Я вернулась на крыльцо и вытерла ноги о коврик:
– Кто-нибудь скажет мне наконец, что случилось?
Последовала пауза. Долгая пауза.
– Это дедушка, – сказал папа.
– У него был удар, – сказала мама.
– Ох, – сказала я.
Не слишком участливо с моей стороны. Могу в свое оправдание сказать, что долгие годы не видела дедушку. Помню, как завидовала папе: ему на Причастии в дедушкиной церкви дали просфору, а нас мама к алтарю не пустила. А еще помню, как играла с псалтырем – старалась захлопнуть в нем пальцы Софи, распевая мотивчик из «Челюстей», а дедушка хмурился. У него был большой сад с высоченными подсолнухами. Однажды я устроила домик у него в гараже, а он дал мне бутылку выдохшегося лимонада для кукол. Потом была какая-то ссора, и больше мы к дедушке не ездили. Не знаю, что там стряслось, только уехали мы от дедушки даже без обеда. У меня в животе урчало от голода, и нам в кои-то веки разрешили поесть в «Макдоналдсе». Мама была очень расстроена – я заказала биг-мак и самую большую порцию картошки, а она и слова не вымолвила.
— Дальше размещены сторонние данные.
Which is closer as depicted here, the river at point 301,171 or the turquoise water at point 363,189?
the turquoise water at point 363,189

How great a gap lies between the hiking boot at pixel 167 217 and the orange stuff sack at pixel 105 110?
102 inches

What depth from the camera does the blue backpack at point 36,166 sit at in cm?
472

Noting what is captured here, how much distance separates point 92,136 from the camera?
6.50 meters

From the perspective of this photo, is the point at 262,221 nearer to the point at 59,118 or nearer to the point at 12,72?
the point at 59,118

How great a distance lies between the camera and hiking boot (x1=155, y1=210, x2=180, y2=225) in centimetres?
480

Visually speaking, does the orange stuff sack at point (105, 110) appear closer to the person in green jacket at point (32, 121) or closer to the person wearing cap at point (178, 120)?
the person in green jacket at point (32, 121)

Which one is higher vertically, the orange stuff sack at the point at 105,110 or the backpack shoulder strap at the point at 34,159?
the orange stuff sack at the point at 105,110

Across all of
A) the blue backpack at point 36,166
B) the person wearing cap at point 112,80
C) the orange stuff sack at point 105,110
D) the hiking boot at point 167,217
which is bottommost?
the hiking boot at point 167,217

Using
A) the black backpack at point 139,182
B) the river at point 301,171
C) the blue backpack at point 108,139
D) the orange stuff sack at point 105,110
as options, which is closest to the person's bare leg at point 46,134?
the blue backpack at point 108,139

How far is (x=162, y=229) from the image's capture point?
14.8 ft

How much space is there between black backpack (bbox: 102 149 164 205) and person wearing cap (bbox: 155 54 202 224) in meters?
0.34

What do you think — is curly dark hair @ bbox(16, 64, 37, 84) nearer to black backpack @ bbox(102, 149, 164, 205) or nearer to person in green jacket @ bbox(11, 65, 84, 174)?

– Ты и впрямь остаешься? – спросил папа.
Мама подтянула резиновые перчатки:
– А кто, интересно, присмотрит за девочками?
– Я! – выпалила я, потому что в голове у меня внезапно созрел план. – Я присмотрю!
Мама нахмурилась:
– Не думаю.
– Она уже взрослая, – сказал папа.
– А если что-нибудь случится?
Папа протянул свой телефон:
– А вот это на что?
– Ну не знаю… – Мама, закусив губу, пристально смотрела на меня. – А как же твоя библиотека?
Я пожала плечами:
– Позвоню и объясню, что у меня семейные обстоятельства.
– Вот и славно, – сказал папа. – Договорились.
Птица села на капот машины. Певчий дрозд. С минуту мы смотрели на него – из клюва у него свисал червяк. Потом папа взглянул на маму, мама взглянула на папу, дрозд упорхнул. Я скрестила пальцы за спиной.